GIVEN TEXT:
□ □ □ □

Why is free will still a debate?

This is the equivalent of the “How many angels could dance on the head of a pin?” debate that our predecessors took seriously hundreds of years ago (The SDMB was a controversial place in 1438 with many notable members getting banned left and right for heresy and we don’t want to repeat that especially with the burning at the stake and all). Their mistake, just like this one, is that they didn’t acknowledge that their whole premise was built on really incomplete knowledge just like this one is.

Well, we don’t have the angels, but we do have the pin.

Science can address some of the questions involved – and, in fact, has given us some wonderful insights on volition, decision-making, risk-assessment, cost-benefit estimation, and other things that we do.

Rather poorly, alas!

We may not live to see it, but I think human civilization will, in the next couple centuries, make some real breakthroughs in Artificial Intelligence, and that will give us another real scientific tool to use to analyze cognition and volition.

(And I, for one, welcome our new robot overlords…)

□ □ □ □

PROVIDED MATERIAL:
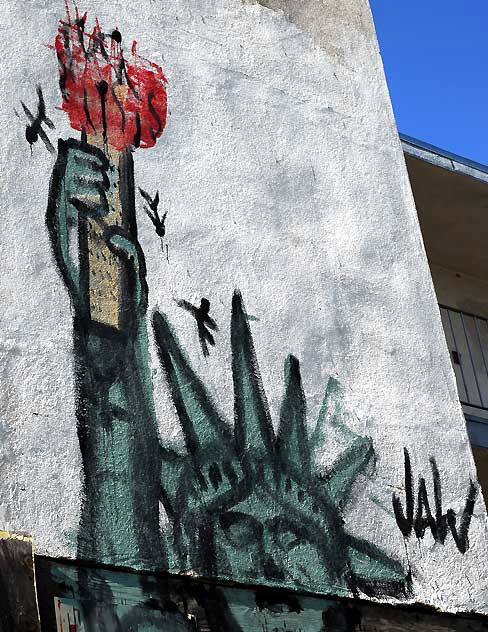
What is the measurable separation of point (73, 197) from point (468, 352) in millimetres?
6124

□ □ □ □

WORK TO BE COMPLETED:
Please write out the free will post again, starting at "We may not live" and ending at "cognition and volition.", and substitute "humanity" for "human civilization".

TASK ANSWER:
We may not live to see it, but I think humanity will, in the next couple centuries, make some real breakthroughs in Artificial Intelligence, and that will give us another real scientific tool to use to analyze cognition and volition.